I recall him being a staff before. The mag. staff to be precise. However he gave up on the position.


----------



## Deleted-236924 (Feb 10, 2013)

DS-X master race


----------



## RodrigoDavy (Feb 10, 2013)

Rydian said:


> 2.5. *Trim the 3DS - Hacking & Homebrew section to two stickies.*
> "lolrydian you just said that..." - Yes, but this section is one of the biggest problem areas because _the majority of threads being posted there are for flash carts_, when all the flash cart info is in the DS subforum. This section needs to have two main stickies, one being "Nothing plays 3DS ROMs", and the other simply being a redirect to the flash cart section.
> 
> "those already exist" - And they're being buried by the others. With all the other threads unstickied the big two would be at the top and get more attention.


 
I am sorry Rydian but I don't think this one suggestion you gave was the best one. For example, the "Nintendo 3DS Hack Compilation" thread really helped and is really useful since it kind of contained the huge amount of threads about yellow's hack and organized all the information in one place, and the thread "Post your ideas regarding how to hack the 3DS" after the title change finally made people post less topic in the likes of "why don't we try x to hack the 3ds?".

Truth is the 3DS has few sub-topics because it was still a new console when it was created.
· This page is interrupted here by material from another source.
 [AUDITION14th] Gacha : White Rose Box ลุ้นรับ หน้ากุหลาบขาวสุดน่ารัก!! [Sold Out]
I think it would be better if it was created a whole new flashcart session for 3DS because in all honesty most of the posts have as subject "if and how the flashcart will work in the 3ds" and that's not a proper subject for neither the 3DS hacking section nor the DS flashcart section.


----------



## chyyran (Feb 11, 2013)

FlashcartHelper is dead for now, so that should be unstickied anyways.

Yep. Forums need a cleanup.


----------



## Another World (Feb 11, 2013)

the proposed solution does not address the issue, it simply sweeps it under the rug, so-to-speak, by dumping the problem into one giant forum. i understand the amount of work it would take to sort thousands of topics into their proper flash kit sub-section, and as no one in their right mind would do this, the obvious solution seems to be to dump everything into one area. i do not find this a valid solution based on our current search features and 3rd party kernel updates.

how do you associate a "please help" thread posted in the r4 section, specifically about an r4 issue, and a "pl0x halp" thread posted in the cyclods section specifically about the ievo, when they are now all in the same section? users continue to buy old cards, we see it time and time again. usually because they did not conduct the proper research before making a purchase, or perhaps because they simply have an old ds phat/lite and have their personal reasons. regardless of the reason, they are doing it. when they want a specific answer they should have a dedicated section to search in and not one giant bulk section. for that to happen we would need a much more specific way of searching forums for key words, phrases, tags, using logic searches, etc.

there is also the issue of 3rd party support to consider. retrogamefan updates and ysmenu fixes support cards which are no longer supported. while these cards may not have an officially updated bootloader, those cards do function. we can not simply move sections around because users choose to update their hardware making their supported flash kit unusable. that is a completely different issue which is adequately addressed by various topics and stickies. one which could be better addressed by a giant stickie that explains what works, what to do, etc.

while we are quickly reaching the point where only the SCDS2 will be purchased, we are not quite there. the optimal solution to this issue is one that we should have embraced from the very start. posting about a flash kit should never go in the 3ds section, as there are no specific 3ds flash kits. each and every one of those posts should have been moved, from the start, into their appropriate section. there should have been a message sent to all users stating that flash kit questions should go into their respective category and should never be randomly posted in a section for which the user assumes it might fit.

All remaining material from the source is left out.